**Quoted passage**

Separate distribution into multiple, one per API family?

karenetheridge commented 7 years ago

Thanks to Amazon creating so many new web services, this distribution is now huge -- almost 8000 modules in version 0.32. Would it be possible to ship each API family as its own distribution, perhaps with another dist containing shared parent code if needed?

I am willing to help -- my work's infrastructure is starting to feel the load of installing such a large distribution when we only need a few pieces of it.

The easiest thing to do would be to simply make a separate distribution for each second-level directory -- when new services are added, meaning existing distributions should not need to change. A shared dzil plugin bundle, containing helper scripts, could be created to streamline future development.

Paws/ACM
Paws/API
Paws/ApiGateway
Paws/AppStream
Paws/ApplicationAutoScaling
Paws/AutoScaling
Paws/Batch
Paws/Budgets
Paws/CUR
Paws/CloudDirectory
Paws/CloudFormation
Paws/CloudFront
Paws/CloudHSM
Paws/CloudSearch
Paws/CloudSearchDomain
Paws/CloudTrail
Paws/CloudWatch
Paws/CloudWatchEvents
Paws/CloudWatchLogs
Paws/CodeBuild
Paws/CodeCommit
Paws/CodeDeploy
Paws/CodePipeline
Paws/CodeStar
Paws/CognitoIdentity
Paws/CognitoIdp
Paws/CognitoSync
Paws/Config
Paws/Credential
Paws/DMS
Paws/DS
Paws/DataPipeline
Paws/DeviceFarm
Paws/DirectConnect
Paws/Discovery
Paws/DynamoDB
Paws/DynamoDBStreams
Paws/EC2
Paws/ECR
Paws/ECS
Paws/EFS
Paws/ELB
Paws/ELBv2
Paws/EMR
Paws/ES
Paws/ElastiCache
Paws/ElasticBeanstalk
Paws/ElasticTranscoder
Paws/Firehose
Paws/GameLift
Paws/Glacier
Paws/Health
Paws/IAM
Paws/ImportExport
Paws/Inspector
Paws/IoT
Paws/IoTData
Paws/KMS
Paws/Kinesis
Paws/KinesisAnalytics
Paws/Lambda
Paws/LexModels
Paws/LexRuntime
Paws/Lightsail
Paws/MTurk
Paws/MachineLearning
Paws/MarketplaceCommerceAnalytics
Paws/MarketplaceMetering
Paws/Net
Paws/OpsWorks
Paws/OpsWorksCM
Paws/Organizations
Paws/Pinpoint
Paws/Polly
Paws/RDS
Paws/RedShift
Paws/Rekognition
Paws/ResourceTagging
Paws/Route53
Paws/Route53Domains
Paws/S3
Paws/SDB
Paws/SES
Paws/SMS
Paws/SNS
Paws/SQS
Paws/SSM
Paws/STS
Paws/ServiceCatalog
Paws/Shield
Paws/Signin
Paws/SimpleWorkflow
Paws/Snowball
Paws/StepFunctions
Paws/StorageGateway
Paws/Support
Paws/WAF
Paws/WAFRegional
Paws/WorkDocs
Paws/WorkSpaces
Paws/XRay

pplu commented 7 years ago

👍 on the plan proposed

karenetheridge commented 7 years ago

cribbing from https://metacpan.org/source/ETHER/Dist-Zilla-Plugin-GitHub-0.44/lib/Dist/Zilla/Plugin/GitHub/Create.pm, here's some code to create a github repository (untested) -- no one would want to have to create all these by hand :)

**Requests**
a – Return the passage of the issue thread starting at "Separate distribution into" and ending at "pieces of it.".
b – List every directory in the issue thread whose name begins with "Paws/Code".

**Record excerpts**
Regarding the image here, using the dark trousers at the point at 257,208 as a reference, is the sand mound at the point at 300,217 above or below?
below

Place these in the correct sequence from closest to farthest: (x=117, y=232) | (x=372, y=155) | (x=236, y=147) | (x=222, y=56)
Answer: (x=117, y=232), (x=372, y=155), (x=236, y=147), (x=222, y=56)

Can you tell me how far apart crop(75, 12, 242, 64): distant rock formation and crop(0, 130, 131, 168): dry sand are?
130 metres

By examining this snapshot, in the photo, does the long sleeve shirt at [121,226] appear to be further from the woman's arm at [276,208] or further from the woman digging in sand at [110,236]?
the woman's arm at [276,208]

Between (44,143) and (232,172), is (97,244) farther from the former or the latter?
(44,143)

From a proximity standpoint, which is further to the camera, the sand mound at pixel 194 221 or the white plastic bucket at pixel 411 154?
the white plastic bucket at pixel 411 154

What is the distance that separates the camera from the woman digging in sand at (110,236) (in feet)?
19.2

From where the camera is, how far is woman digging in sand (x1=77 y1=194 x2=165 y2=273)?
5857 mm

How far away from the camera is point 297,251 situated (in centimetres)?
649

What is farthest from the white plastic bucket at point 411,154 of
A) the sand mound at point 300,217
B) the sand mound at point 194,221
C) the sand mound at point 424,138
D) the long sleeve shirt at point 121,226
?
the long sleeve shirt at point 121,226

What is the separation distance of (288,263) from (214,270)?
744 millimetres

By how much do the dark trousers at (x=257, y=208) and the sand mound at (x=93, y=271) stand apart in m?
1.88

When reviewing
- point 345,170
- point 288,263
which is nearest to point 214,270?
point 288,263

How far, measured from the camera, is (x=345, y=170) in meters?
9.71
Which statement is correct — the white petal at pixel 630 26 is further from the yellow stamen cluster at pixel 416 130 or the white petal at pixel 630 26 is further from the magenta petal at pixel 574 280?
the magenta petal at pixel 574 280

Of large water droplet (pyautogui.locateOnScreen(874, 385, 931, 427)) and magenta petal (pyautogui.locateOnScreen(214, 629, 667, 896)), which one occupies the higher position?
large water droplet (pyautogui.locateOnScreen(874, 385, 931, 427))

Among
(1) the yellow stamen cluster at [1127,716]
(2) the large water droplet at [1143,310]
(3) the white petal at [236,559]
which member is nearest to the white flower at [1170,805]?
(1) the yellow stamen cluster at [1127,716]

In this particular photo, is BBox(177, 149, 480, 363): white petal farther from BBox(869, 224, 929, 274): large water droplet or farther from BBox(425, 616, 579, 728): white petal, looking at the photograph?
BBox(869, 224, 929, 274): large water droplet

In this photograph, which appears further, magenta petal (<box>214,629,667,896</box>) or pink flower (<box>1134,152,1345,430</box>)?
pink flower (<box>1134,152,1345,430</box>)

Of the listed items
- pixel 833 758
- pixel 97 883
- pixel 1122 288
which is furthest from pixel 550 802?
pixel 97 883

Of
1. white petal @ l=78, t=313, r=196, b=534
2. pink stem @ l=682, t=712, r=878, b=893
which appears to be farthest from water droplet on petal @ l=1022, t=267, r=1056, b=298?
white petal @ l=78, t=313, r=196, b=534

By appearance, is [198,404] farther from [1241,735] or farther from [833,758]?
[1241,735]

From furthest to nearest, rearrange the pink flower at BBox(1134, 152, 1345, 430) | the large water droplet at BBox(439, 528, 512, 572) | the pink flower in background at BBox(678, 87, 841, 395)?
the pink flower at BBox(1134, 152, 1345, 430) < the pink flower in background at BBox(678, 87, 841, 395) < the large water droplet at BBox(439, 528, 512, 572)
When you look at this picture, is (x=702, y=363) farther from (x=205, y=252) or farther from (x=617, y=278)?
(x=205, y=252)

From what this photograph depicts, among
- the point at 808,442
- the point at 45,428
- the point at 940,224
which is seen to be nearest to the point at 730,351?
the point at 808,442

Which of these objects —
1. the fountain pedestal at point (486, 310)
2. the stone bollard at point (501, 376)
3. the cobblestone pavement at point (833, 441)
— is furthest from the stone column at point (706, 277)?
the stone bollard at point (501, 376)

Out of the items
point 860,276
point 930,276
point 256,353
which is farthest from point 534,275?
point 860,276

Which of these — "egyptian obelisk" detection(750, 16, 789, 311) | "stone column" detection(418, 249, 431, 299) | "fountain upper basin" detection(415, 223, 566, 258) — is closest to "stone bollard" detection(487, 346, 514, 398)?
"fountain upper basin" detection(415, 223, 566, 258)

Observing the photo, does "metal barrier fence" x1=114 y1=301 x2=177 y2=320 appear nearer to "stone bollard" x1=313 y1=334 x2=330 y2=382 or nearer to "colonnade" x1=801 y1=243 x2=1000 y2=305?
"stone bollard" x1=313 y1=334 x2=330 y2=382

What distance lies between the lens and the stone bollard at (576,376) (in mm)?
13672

**Written responses**
a –
Separate distribution into multiple, one per API family?

karenetheridge commented 7 years ago

Thanks to Amazon creating so many new web services, this distribution is now huge -- almost 8000 modules in version 0.32. Would it be possible to ship each API family as its own distribution, perhaps with another dist containing shared parent code if needed?

I am willing to help -- my work's infrastructure is starting to feel the load of installing such a large distribution when we only need a few pieces of it.

b –
Paws/CodeBuild
Paws/CodeCommit
Paws/CodeDeploy
Paws/CodePipeline
Paws/CodeStar